Michelle S. Morris has lived a thousand lives. From beginning her career in the White House, advising political leaders, then working national and state campaigns to journalist and then advising and writing for corporate executives, from small town to big city and the international stage, from mothering triplets to watching the love of her life slip away under the shadow of a brain tumor, her life has been one of resilience, duty, and reinvention.
And now, in her new career, she emerges into the public eye not as an advisor or executive, but as a novelist.
Her first book, Comes Around, is a powerful homecoming and healing story, revolving around a woman named Halley McCarthy. But to appreciate the book in all its impact, one has to know the woman who wrote it.
“I’ve always written,” Morris explains, sitting easily in her Michigan home, among bookshelves and family photos. “Even if I wasn’t writing fiction, I was writing stories through speeches, through strategy papers, through articles, videos, and executive communiques. It’s the way I make sense of the world and try to create those connections for others.”
She takes a moment before going on. “But fiction … fiction is where my heart’s always lived. There’s beautiful and awful truth in fiction.”
Morris wrote through her childhood, writing stories in notebooks and journals and aspiring to be a writer. But the world had other plans: stability, sacrifice, resilience. She married an Irish musician, had triplets, and her life took a different turn. Her husband was diagnosed with a brain tumor, a disease that would claim him over a decade, slowly and agonizingly.
Morris built a career – three, actually – before meeting her husband, who loved her creative side. But suddenly she did not have a choice. She became the single provider and caretaker, pulling off the impossible with grit and grace. But there were always more stories. “They lived inside me,” she says. “They waited.”
When the moment finally arrived, she decided to make fiction her next move. Comes Around is the result of that choice, a novel full of themes that reflect Morris’s life: messy families, caregiving, sorrow, the bravery to go back to your roots, and the slow, and hard labor of healing.
The novel’s protagonist, Halley McCarthy, is a fictional character, but her challenge is real. She quits a glamorous career and an ill-fated engagement to go back to her hometown in Michigan. There, hemmed in by her own insecurities and the ghosts of her past, she has to learn to start over, with the help of her overly protective family and their motorcycle club dynasty.
“It’s not autobiographical,” Morris maintains, “but it is emotionally true.

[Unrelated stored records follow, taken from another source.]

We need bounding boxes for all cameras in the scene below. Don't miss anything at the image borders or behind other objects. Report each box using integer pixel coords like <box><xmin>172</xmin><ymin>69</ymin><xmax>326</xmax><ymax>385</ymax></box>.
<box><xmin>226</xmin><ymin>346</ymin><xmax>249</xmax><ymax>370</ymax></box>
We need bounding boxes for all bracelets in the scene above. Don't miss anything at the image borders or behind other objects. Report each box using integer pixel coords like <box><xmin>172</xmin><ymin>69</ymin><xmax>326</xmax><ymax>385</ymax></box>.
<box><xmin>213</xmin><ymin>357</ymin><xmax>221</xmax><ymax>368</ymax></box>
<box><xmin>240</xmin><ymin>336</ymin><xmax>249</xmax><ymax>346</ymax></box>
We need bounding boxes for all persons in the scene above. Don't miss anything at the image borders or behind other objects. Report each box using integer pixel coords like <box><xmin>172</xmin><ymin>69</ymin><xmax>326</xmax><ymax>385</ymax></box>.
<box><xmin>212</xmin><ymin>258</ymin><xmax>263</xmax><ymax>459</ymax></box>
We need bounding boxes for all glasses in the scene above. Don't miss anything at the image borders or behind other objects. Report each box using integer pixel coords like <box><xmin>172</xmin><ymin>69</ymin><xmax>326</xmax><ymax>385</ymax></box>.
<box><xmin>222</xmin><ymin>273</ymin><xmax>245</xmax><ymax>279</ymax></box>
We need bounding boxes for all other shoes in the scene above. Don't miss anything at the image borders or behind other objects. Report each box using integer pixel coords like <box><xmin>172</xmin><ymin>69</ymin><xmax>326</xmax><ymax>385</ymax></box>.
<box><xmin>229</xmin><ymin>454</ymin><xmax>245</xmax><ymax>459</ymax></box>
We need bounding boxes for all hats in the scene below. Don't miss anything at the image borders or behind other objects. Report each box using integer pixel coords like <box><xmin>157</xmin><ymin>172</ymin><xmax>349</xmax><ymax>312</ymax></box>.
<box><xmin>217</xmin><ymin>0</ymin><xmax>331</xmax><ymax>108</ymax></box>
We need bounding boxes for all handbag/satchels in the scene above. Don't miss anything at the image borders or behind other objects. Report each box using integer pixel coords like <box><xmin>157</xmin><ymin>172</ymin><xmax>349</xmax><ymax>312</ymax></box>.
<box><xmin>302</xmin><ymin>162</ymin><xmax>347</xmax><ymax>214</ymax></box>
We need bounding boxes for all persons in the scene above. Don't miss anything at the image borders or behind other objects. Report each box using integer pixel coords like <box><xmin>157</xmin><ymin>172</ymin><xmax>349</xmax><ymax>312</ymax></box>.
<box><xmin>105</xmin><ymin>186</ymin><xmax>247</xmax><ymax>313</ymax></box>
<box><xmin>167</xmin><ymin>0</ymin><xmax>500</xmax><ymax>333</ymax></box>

She adds, “The multi-generational family is something I’ve had in my life. And I’d like to say, while not the main character, Grandma Mary McCarthy is probably my favorite – she adults hard and is tough as nails, with a big heart … and has some serious skills you’ll have to read the book to discover.”
Fans have reacted with great love for both Halley and the voice that speaks through her. The emotional authenticity of Comes Around speaks to women who’ve experienced many pages of their own. There is no fairy tale here but the wish that, even in the face of unimaginable loss, a human may continue to grow, to love, to dream.
Morris is already in the process of writing her next books, intending to publish multiple annually. She doesn’t view this as a one-time project, however, but rather as the next act of her creative existence.
Her authorial goal is straightforward: to make connection. To write relatable, resonant stories in which readers can look in and see themselves not idealized or broken, but human.
“I’m not trying to be clever or edgy,” she says. “I just want to tell a good story. One that makes people feel less alone – helps them see they too can be resilient and have hope, always hope.”
In Michelle S. Morris, readers have found more than a promising new novelist. They’ve found a woman brave enough to begin again and wise enough to know that every story, like every life, deserves its moment to be told.
This article appears in Jul 2-8, 2025.